The first generation Hadoop called Hadoop_v1 was an open source of MapReduce (Bialecki et al., 2005). It has a centralised component called JobTracker that plays the role of both resource management and task scheduling. Another centralized component is the NameNode which is the file metadata server for HDFS that stores application data (Shvachko et al., 2010). With Hadoop_v1, scalability beyond 4000 nodes was not possible with the centralized responsibility of JobTracker/TaskTracker architecture. To overcome this bottleneck and to promote this programming framework so that it carries other standard programming models and not just implementation of MapReduce, the Apache Hadoop Community developed the next generation Hadoop called YARN (Yet Another Resource Negotiator). This newer version of Hadoop called YARN decouples resource management infrastructure from JobTracker in Hadoop_v1. Hadoop YARN introduced a centralized Resource Manager (RM) that monitors and allocates resources. Each application also delegates a centralized per-application master (AM) to schedule tasks to resource containers managed by Node Manager (NM) on each compute node (Wang, 2015). The HDFS and its centralized metadata management remains the same on this newer programming model (Wang, 2015). Improvement made on Hadoop_v1 (by decoupling the resource management infrastructure) enables YARN to run many application frameworks like MapReduce, Message Passing Interface (MPI), interactive applications and scientific workflows. This eases the resource sharing of the Hadoop cluster.

With the scheduler separated from RM and the implementation of per-application master (AM), Hadoop has achieved an unprecedented scalability.
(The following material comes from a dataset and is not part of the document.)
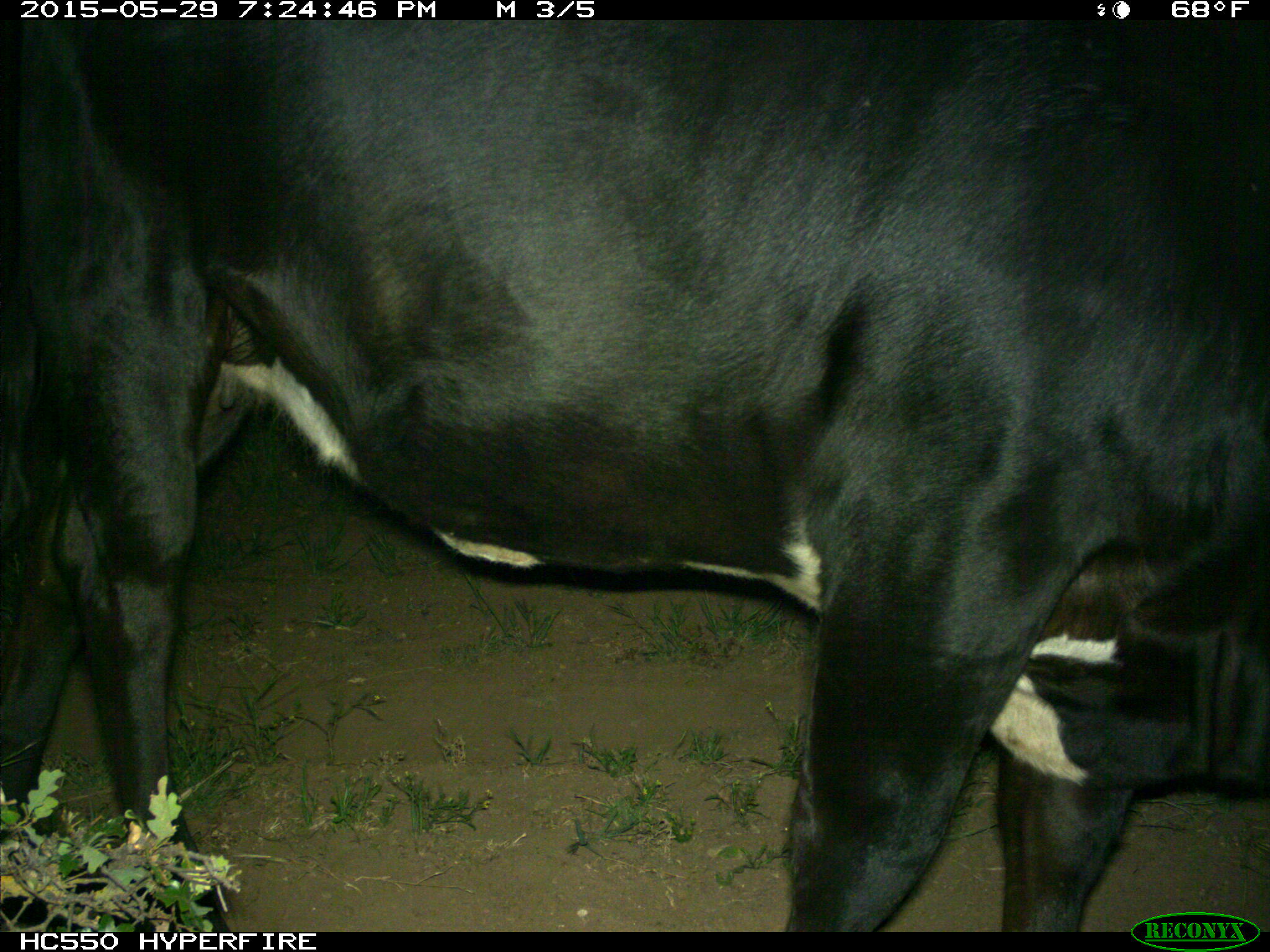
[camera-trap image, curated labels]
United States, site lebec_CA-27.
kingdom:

However, there are inevitable design issues that are preventing Hadoop from scaling to extreme scales. These issues are in the centralized paradigm in the implementation of some components in YARN framework. This research work therefore, seeks to develop a model solution

that will decentralize the responsibilities of resource manager for scalable resource management in YARN.

1.2              Statement of the Problem

Data driven models like Hadoop have gained tremendous popularity in Big Data analytics. Though great efforts have been made through the implementation of Hadoop framework by decoupling of resource management infrastructure which has allowed Hadoop to scale to tens of thousands of commodity cluster processors, the centralized designs of resource manager and metadata management of HDFS has adversely affected Hadoop scalability (ability to expand the cluster) to tomorrow‟s extreme-scale datacentres. This challenge therefore, led us to the following problem definition.
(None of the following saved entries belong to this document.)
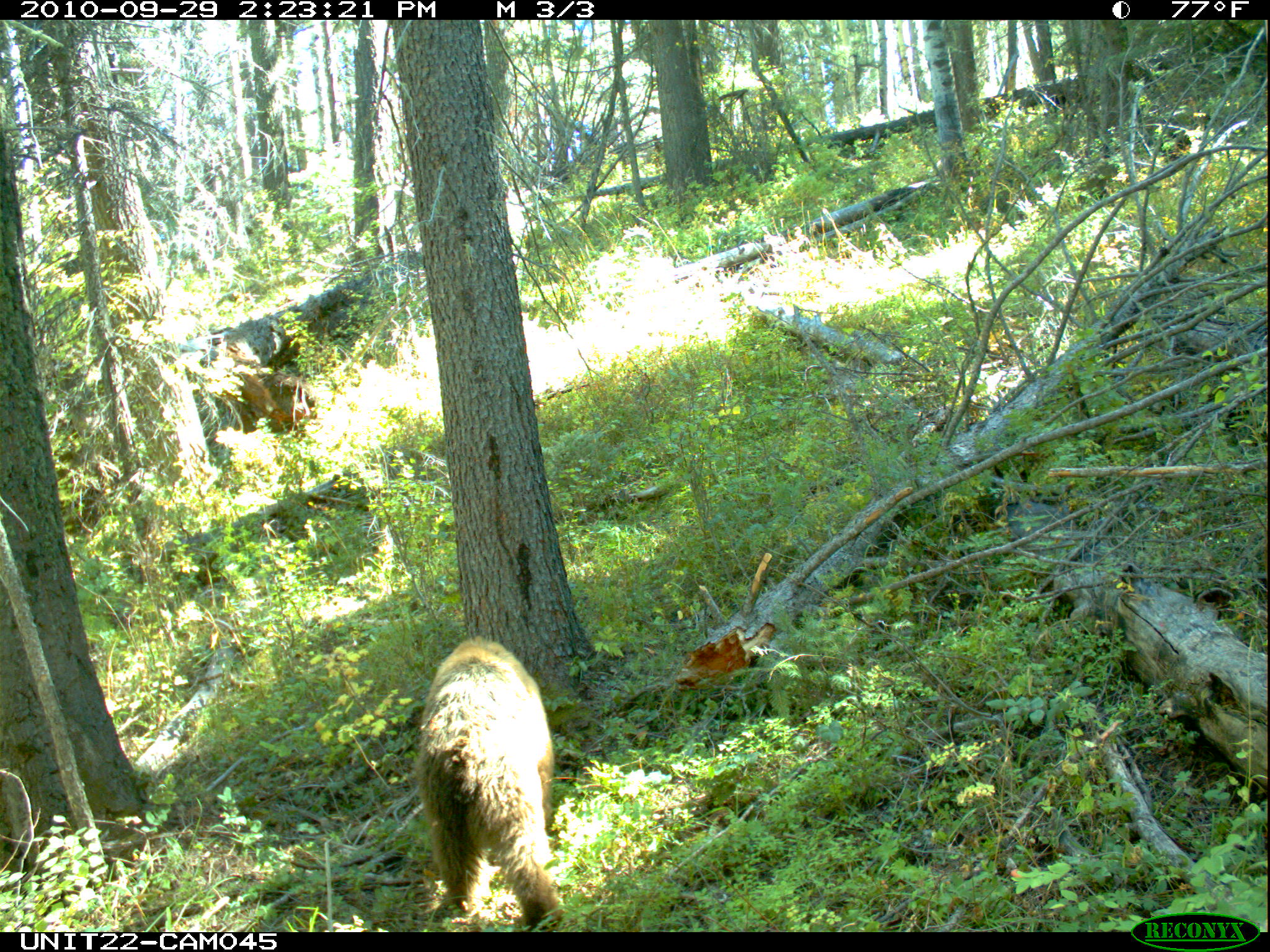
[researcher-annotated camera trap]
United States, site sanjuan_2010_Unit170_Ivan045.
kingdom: Animalia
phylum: Chordata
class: Mammalia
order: Carnivora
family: Ursidae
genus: Ursus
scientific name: Ursus americanus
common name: american black bear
  1. How to develop a model alternative that will ensure better scalable resource management in YARN.
    1. To address scalability issues of Hadoop through decentralized resource management in order to improve response and turnaround time of clients‟ jobs.
    1. How to provide a mechanism that will guard against failure of resource management deamons during job execution.
    1. How to evaluate the scalability of the new model to the existing model using efficiency and average task-delay ratio as performance metrics.

1.3              Aim and Objectives of the Study

The aim of this research work is to develop a model of an improved scalable resource management system for Hadoop YARN.

The objectives of the study are to;

  1. Decentralize the global control of Resource Manager in YARN framework by providing another layer called Rack Unit Resource Manager (RU_RM) layer.
  1. Configure RU_RM layer to ensure that each RU_RM controls resource requests for compute nodes within its rack instead of a single Resource Manager controlling all the compute nodes in the cluster.
    1. Develop ring architecture in RU_RM layer to ensure that all Rack Unit resource managers form a peer-to-peer architecture such that each Rack Unit resource manager holds resources for which it is directly responsible to and also have backup copies of resources for the RU_RM preceding/succeeding it.
    1. Carry out a performance evaluation test between the new model and YARN with Hadoop benchmark workload called WordCount.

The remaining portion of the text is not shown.